Romanticism was a movement which flourished between 1750 and 1850. It was a revolt against the Enlightenment and the strict rules of Neoclassicism. While the Age of Reason had upheld the primacy of harmony, balance and rationality, Romanticism emphasised intuition, imagination and the irrational.

Romantic artists explored the extremes of human nature, ranging from heroism to insanity and despair. Strong feelings were an authentic source of artistic inspiration, placing new emphasis on such emotions as fear, horror and terror, especially when confronting the untamed forces of nature.

The Romantic movement was inspired by the writings of Sir Walter Scott and Johann Wolfgang von Goethe. In 1774, Goethe published The Sorrows of Young Werther, which had young men throughout Europe emulating its protagonist, a young artist with a sensitive and passionate temperament.

Romanticism in English literature was mostly associated with Lord Byron, Percy Bysshe Shelley, Mary Shelley and John Keats. In predominantly Roman Catholic countries, Romanticism was less pronounced than in Germany and Britain, and tended to develop later, after the rise of Napoleon.

Romanticism in Russia was never a single or united trend. Romantic works were created by both inherently Romantic artists and by masters adhering to other inclinations. Works in the spirit of Neoclassical, Romantic, Realist and other traditions were displayed side by side at exhibitions of the Imperial Academy of Arts and, after 1824, at the Society for the Encouragement of Artists.

The first half of the nineteenth century was a momentous period in Russian history. The main event was the war with the French army, which lasted from April 1805 (when Russia joined the anti-Napoleonic coalition) to March 1814 (when Russian soldiers entered Paris and Napoleon was exiled to the isle of Elba).

The whole of Russian society was drawn into the war. General calamities and afflictions, common hopes and joys erased the social borders between classes. Titled generals and serf soldiers alike proved to be mortal. The enemy burnt down peasant shacks and aristocratic estates with equal rigour.

While the war ended with the victory of the Russian army, it left a deep trace on the outlook of an entire generation. The Russian art of the first two decades of the nineteenth century, either directly or indirectly, expressed the new mood of society.

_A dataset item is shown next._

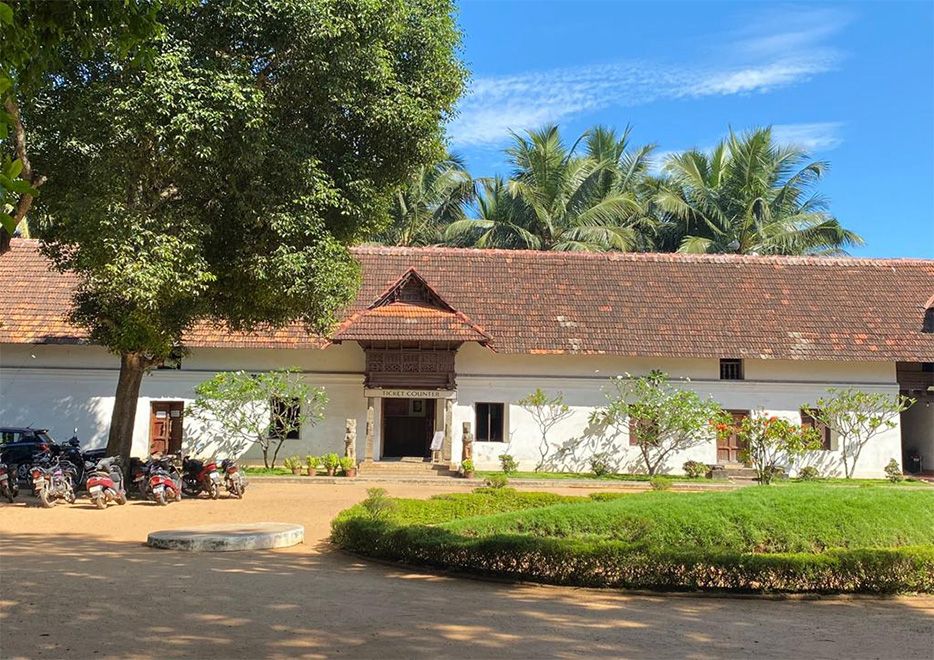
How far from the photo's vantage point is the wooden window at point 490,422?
70.1 feet

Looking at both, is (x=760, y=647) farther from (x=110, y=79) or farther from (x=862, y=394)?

Orest Kiprensky's Portrait of Yevgraf Davydov (1809) is a perfect example of early Russian Romanticism. The subject’s aloof and dreamy air and natural yet theatrical image reflect the philosophy and manner of conduct fashionable in Russian society at the time of the Napoleonic Wars. The soldier is portrayed in military uniform, wearing decorations, though the focal point of the portrait is the face, the eyes and the emotions. For Kiprensky and his contemporaries, the most important object of exploration and embodiment was man’s inner world.

The Romantic perception of the world, which penetrated the art of the early nineteenth century, made an important contribution to Russian landscape painting and drawing. Previously unnoticed corners of simple nature, unexpected angles and the everyday surroundings of famous monuments of art often became sources of inspiration for Russian artists, such as Maxim Vorobyov.

Sylvester Schedrin worked in Italy alongside the painters of the Posillipo school, creating inspired and lyrical views of Rome, Naples, Sorrento and other Italian towns. The representations of the outskirts of Rome painted by Mikhail Lebedev, filled with sunshine and air, are also tinted with moods of sorrow, joy and languor.

Russian Romanticism underwent a number of changes, enjoying a relatively long life and combining with other trends and movements. In the 1820s and 1830s, the poetic and intimate images of man typical of early Romantic portraits combined with a garish, often theatrical treatment of the subject.

Official portraiture came back into fashion in the 1820s. The undisputed king of this genre in the Russian art of the first half of the nineteenth century was Karl Brullov, who was the first Russian artist to win European fame during the course of his lifetime and world fame by the time of his untimely death in Italy in 1852.